● Task to carry out:
Each record below needs to be written out exactly as it reads.

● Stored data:
══════
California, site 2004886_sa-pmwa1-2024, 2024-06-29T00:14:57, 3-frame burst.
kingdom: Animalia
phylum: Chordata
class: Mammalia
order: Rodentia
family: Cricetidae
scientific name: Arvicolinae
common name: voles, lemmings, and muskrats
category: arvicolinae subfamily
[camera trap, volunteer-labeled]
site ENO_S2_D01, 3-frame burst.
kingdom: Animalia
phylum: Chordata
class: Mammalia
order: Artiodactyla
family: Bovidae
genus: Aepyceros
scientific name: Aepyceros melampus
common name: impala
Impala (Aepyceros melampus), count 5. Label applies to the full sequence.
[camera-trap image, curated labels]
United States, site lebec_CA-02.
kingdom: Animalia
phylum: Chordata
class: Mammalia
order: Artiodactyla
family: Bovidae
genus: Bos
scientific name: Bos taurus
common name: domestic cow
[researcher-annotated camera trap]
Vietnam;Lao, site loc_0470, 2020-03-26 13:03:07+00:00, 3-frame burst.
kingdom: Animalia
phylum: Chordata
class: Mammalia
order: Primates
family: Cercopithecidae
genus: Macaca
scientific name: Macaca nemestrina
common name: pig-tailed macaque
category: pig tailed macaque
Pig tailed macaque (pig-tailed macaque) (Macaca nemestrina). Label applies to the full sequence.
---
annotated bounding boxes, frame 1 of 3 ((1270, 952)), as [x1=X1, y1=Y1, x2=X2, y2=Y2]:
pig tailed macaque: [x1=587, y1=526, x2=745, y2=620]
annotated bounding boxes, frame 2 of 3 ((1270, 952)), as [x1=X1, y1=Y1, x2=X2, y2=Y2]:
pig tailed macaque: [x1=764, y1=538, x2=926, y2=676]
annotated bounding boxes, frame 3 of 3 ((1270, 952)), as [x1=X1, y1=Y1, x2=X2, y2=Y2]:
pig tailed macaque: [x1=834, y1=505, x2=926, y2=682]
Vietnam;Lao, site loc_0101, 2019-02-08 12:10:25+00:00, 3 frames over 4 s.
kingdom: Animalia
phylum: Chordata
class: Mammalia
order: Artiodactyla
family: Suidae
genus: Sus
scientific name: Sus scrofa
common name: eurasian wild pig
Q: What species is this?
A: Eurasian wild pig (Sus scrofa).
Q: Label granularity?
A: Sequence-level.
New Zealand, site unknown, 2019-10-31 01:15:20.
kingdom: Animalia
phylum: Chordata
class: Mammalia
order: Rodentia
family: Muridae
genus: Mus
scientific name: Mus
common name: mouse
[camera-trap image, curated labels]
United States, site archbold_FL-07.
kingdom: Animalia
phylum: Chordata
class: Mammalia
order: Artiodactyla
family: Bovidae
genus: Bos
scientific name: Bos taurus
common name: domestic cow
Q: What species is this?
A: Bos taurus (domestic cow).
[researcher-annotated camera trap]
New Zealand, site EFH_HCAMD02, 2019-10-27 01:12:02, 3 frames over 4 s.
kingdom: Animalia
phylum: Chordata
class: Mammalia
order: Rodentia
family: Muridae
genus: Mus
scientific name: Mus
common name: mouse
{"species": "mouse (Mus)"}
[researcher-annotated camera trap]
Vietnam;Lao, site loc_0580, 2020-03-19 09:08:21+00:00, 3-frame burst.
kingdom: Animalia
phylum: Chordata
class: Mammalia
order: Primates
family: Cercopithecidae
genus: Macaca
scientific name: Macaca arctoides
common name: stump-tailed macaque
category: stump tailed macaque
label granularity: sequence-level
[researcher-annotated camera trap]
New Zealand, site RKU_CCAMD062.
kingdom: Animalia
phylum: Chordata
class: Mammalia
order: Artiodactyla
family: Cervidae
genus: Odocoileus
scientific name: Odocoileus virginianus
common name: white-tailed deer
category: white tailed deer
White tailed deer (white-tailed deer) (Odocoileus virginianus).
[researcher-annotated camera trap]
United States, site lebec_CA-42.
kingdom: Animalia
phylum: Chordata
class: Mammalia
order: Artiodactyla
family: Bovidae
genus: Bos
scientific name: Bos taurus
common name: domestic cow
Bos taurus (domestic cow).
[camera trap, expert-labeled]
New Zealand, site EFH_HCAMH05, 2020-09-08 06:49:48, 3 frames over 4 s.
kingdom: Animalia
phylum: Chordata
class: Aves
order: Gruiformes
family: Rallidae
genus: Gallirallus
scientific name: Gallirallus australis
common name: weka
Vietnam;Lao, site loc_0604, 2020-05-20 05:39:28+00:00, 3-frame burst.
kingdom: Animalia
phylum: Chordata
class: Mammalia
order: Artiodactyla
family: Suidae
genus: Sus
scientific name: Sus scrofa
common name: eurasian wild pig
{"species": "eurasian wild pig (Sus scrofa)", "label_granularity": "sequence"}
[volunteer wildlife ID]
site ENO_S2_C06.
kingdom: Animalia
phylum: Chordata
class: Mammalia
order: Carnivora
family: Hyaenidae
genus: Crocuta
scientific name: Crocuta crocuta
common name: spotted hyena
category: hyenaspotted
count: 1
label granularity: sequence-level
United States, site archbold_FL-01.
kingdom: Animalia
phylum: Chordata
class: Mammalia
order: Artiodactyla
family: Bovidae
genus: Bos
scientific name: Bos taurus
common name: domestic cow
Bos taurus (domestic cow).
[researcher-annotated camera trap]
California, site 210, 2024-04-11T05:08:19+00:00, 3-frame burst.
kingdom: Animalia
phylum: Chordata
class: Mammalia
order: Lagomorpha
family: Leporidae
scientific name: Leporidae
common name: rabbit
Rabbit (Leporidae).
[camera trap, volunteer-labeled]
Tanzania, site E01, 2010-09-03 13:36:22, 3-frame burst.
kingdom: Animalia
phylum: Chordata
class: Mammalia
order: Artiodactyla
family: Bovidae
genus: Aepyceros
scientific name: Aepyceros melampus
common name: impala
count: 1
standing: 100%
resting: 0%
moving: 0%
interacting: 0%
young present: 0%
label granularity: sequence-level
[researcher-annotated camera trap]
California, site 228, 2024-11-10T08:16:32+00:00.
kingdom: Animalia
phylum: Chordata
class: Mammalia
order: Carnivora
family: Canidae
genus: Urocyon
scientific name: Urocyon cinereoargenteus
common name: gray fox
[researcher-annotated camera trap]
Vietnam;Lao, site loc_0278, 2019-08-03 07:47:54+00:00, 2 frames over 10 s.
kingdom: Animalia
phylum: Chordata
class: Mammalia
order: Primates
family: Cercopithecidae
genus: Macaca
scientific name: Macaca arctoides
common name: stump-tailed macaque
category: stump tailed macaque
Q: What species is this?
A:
══════
● Solution:
California, site 2004886_sa-pmwa1-2024, 2024-06-29T00:14:57, 3-frame burst.
kingdom: Animalia
phylum: Chordata
class: Mammalia
order: Rodentia
family: Cricetidae
scientific name: Arvicolinae
common name: voles, lemmings, and muskrats
category: arvicolinae subfamily
[camera trap, volunteer-labeled]
site ENO_S2_D01, 3-frame burst.
kingdom: Animalia
phylum: Chordata
class: Mammalia
order: Artiodactyla
family: Bovidae
genus: Aepyceros
scientific name: Aepyceros melampus
common name: impala
Impala (Aepyceros melampus), count 5. Label applies to the full sequence.
[camera-trap image, curated labels]
United States, site lebec_CA-02.
kingdom: Animalia
phylum: Chordata
class: Mammalia
order: Artiodactyla
family: Bovidae
genus: Bos
scientific name: Bos taurus
common name: domestic cow
[researcher-annotated camera trap]
Vietnam;Lao, site loc_0470, 2020-03-26 13:03:07+00:00, 3-frame burst.
kingdom: Animalia
phylum: Chordata
class: Mammalia
order: Primates
family: Cercopithecidae
genus: Macaca
scientific name: Macaca nemestrina
common name: pig-tailed macaque
category: pig tailed macaque
Pig tailed macaque (pig-tailed macaque) (Macaca nemestrina). Label applies to the full sequence.
---
annotated bounding boxes, frame 1 of 3 ((1270, 952)), as [x1=X1, y1=Y1, x2=X2, y2=Y2]:
pig tailed macaque: [x1=587, y1=526, x2=745, y2=620]
annotated bounding boxes, frame 2 of 3 ((1270, 952)), as [x1=X1, y1=Y1, x2=X2, y2=Y2]:
pig tailed macaque: [x1=764, y1=538, x2=926, y2=676]
annotated bounding boxes, frame 3 of 3 ((1270, 952)), as [x1=X1, y1=Y1, x2=X2, y2=Y2]:
pig tailed macaque: [x1=834, y1=505, x2=926, y2=682]
Vietnam;Lao, site loc_0101, 2019-02-08 12:10:25+00:00, 3 frames over 4 s.
kingdom: Animalia
phylum: Chordata
class: Mammalia
order: Artiodactyla
family: Suidae
genus: Sus
scientific name: Sus scrofa
common name: eurasian wild pig
Q: What species is this?
A: Eurasian wild pig (Sus scrofa).
Q: Label granularity?
A: Sequence-level.
New Zealand, site unknown, 2019-10-31 01:15:20.
kingdom: Animalia
phylum: Chordata
class: Mammalia
order: Rodentia
family: Muridae
genus: Mus
scientific name: Mus
common name: mouse
[camera-trap image, curated labels]
United States, site archbold_FL-07.
kingdom: Animalia
phylum: Chordata
class: Mammalia
order: Artiodactyla
family: Bovidae
genus: Bos
scientific name: Bos taurus
common name: domestic cow
Q: What species is this?
A: Bos taurus (domestic cow).
[researcher-annotated camera trap]
New Zealand, site EFH_HCAMD02, 2019-10-27 01:12:02, 3 frames over 4 s.
kingdom: Animalia
phylum: Chordata
class: Mammalia
order: Rodentia
family: Muridae
genus: Mus
scientific name: Mus
common name: mouse
{"species": "mouse (Mus)"}
[researcher-annotated camera trap]
Vietnam;Lao, site loc_0580, 2020-03-19 09:08:21+00:00, 3-frame burst.
kingdom: Animalia
phylum: Chordata
class: Mammalia
order: Primates
family: Cercopithecidae
genus: Macaca
scientific name: Macaca arctoides
common name: stump-tailed macaque
category: stump tailed macaque
label granularity: sequence-level
[researcher-annotated camera trap]
New Zealand, site RKU_CCAMD062.
kingdom: Animalia
phylum: Chordata
class: Mammalia
order: Artiodactyla
family: Cervidae
genus: Odocoileus
scientific name: Odocoileus virginianus
common name: white-tailed deer
category: white tailed deer
White tailed deer (white-tailed deer) (Odocoileus virginianus).
[researcher-annotated camera trap]
United States, site lebec_CA-42.
kingdom: Animalia
phylum: Chordata
class: Mammalia
order: Artiodactyla
family: Bovidae
genus: Bos
scientific name: Bos taurus
common name: domestic cow
Bos taurus (domestic cow).
[camera trap, expert-labeled]
New Zealand, site EFH_HCAMH05, 2020-09-08 06:49:48, 3 frames over 4 s.
kingdom: Animalia
phylum: Chordata
class: Aves
order: Gruiformes
family: Rallidae
genus: Gallirallus
scientific name: Gallirallus australis
common name: weka
Vietnam;Lao, site loc_0604, 2020-05-20 05:39:28+00:00, 3-frame burst.
kingdom: Animalia
phylum: Chordata
class: Mammalia
order: Artiodactyla
family: Suidae
genus: Sus
scientific name: Sus scrofa
common name: eurasian wild pig
{"species": "eurasian wild pig (Sus scrofa)", "label_granularity": "sequence"}
[volunteer wildlife ID]
site ENO_S2_C06.
kingdom: Animalia
phylum: Chordata
class: Mammalia
order: Carnivora
family: Hyaenidae
genus: Crocuta
scientific name: Crocuta crocuta
common name: spotted hyena
category: hyenaspotted
count: 1
label granularity: sequence-level
United States, site archbold_FL-01.
kingdom: Animalia
phylum: Chordata
class: Mammalia
order: Artiodactyla
family: Bovidae
genus: Bos
scientific name: Bos taurus
common name: domestic cow
Bos taurus (domestic cow).
[researcher-annotated camera trap]
California, site 210, 2024-04-11T05:08:19+00:00, 3-frame burst.
kingdom: Animalia
phylum: Chordata
class: Mammalia
order: Lagomorpha
family: Leporidae
scientific name: Leporidae
common name: rabbit
Rabbit (Leporidae).
[camera trap, volunteer-labeled]
Tanzania, site E01, 2010-09-03 13:36:22, 3-frame burst.
kingdom: Animalia
phylum: Chordata
class: Mammalia
order: Artiodactyla
family: Bovidae
genus: Aepyceros
scientific name: Aepyceros melampus
common name: impala
count: 1
standing: 100%
resting: 0%
moving: 0%
interacting: 0%
young present: 0%
label granularity: sequence-level
[researcher-annotated camera trap]
California, site 228, 2024-11-10T08:16:32+00:00.
kingdom: Animalia
phylum: Chordata
class: Mammalia
order: Carnivora
family: Canidae
genus: Urocyon
scientific name: Urocyon cinereoargenteus
common name: gray fox
[researcher-annotated camera trap]
Vietnam;Lao, site loc_0278, 2019-08-03 07:47:54+00:00, 2 frames over 10 s.
kingdom: Animalia
phylum: Chordata
class: Mammalia
order: Primates
family: Cercopithecidae
genus: Macaca
scientific name: Macaca arctoides
common name: stump-tailed macaque
category: stump tailed macaque
Q: What species is this?
A:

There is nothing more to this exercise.